[REQUIRED ACTION]
Return, word for word, the part of the article on aid to Africa below that runs between "The G-8, comprising" and "the global economy.", inclusive.

*** Opening QUOTED PASSAGE ***

Combating poverty shows complexities of aid allocation
Mitsuo Miura, The Daily Yomiuri, Asia News Network, Tokyo
Aid to Africa is one of the major items on the agenda at the summit meeting of the Group of Eight major nations being held in Gleneagles, Scotland.
Among the top items at the G-8 summit was to find solutions to poverty in Africa that cause riots, civil war, terrorism and infectious diseases.
The G-8, comprising Britain, Canada, France, Germany, Italy, Japan, Russia and the United States, agreed to waive a total of US$40 billion in debt of African countries that are struggling with poverty, and outline a new framework for assistance.
A plan to establish a new international organization comprising affluent countries, including Britain, was also discussed as part of efforts to help Africa.
The hunger and poverty problem in Africa could amplify the regional and economic instability and also destabilize sustainable development of the global economy.
It is important for the international community to assist heavily indebted countries in terms of not only humanitarian assistance, but also security.

*** Closing QUOTED PASSAGE ***
*** Opening RECORDED INFORMATION ***

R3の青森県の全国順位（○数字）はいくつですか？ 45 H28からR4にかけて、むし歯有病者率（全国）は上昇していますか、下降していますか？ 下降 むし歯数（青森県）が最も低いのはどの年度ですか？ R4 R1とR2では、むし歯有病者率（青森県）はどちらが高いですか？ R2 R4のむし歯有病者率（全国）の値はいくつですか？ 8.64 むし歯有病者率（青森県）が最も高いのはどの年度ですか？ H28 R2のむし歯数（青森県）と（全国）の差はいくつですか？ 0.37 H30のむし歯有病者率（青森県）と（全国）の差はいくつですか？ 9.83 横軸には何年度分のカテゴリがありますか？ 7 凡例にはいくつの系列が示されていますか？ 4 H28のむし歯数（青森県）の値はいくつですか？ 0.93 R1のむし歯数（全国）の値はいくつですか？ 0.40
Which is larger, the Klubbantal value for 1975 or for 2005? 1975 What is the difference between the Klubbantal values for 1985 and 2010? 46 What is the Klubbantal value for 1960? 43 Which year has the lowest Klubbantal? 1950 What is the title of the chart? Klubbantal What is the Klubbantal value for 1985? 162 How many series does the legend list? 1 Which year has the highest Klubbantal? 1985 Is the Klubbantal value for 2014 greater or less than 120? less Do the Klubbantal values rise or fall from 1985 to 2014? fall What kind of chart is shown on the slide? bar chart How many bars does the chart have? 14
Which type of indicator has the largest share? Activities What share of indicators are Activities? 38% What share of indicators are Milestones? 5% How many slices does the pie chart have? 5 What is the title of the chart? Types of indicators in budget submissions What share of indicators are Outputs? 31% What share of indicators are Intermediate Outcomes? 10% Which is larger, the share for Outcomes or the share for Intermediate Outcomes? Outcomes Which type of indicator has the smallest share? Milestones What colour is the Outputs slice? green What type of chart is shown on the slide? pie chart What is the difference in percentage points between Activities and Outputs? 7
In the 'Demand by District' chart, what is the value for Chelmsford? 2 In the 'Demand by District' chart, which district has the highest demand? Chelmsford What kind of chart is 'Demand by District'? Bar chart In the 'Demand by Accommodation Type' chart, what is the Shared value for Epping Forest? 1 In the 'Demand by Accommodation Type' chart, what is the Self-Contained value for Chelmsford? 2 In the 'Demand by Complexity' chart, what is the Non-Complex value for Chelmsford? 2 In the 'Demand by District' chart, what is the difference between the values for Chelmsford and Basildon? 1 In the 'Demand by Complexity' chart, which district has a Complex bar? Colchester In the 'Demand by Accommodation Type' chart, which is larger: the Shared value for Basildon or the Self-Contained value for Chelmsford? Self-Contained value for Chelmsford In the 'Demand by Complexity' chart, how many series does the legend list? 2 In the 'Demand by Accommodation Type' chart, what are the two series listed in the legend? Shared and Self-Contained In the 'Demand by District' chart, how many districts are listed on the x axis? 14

*** Closing RECORDED INFORMATION ***

[EXERCISE OUTPUT]
The G-8, comprising Britain, Canada, France, Germany, Italy, Japan, Russia and the United States, agreed to waive a total of US$40 billion in debt of African countries that are struggling with poverty, and outline a new framework for assistance.
A plan to establish a new international organization comprising affluent countries, including Britain, was also discussed as part of efforts to help Africa.
The hunger and poverty problem in Africa could amplify the regional and economic instability and also destabilize sustainable development of the global economy.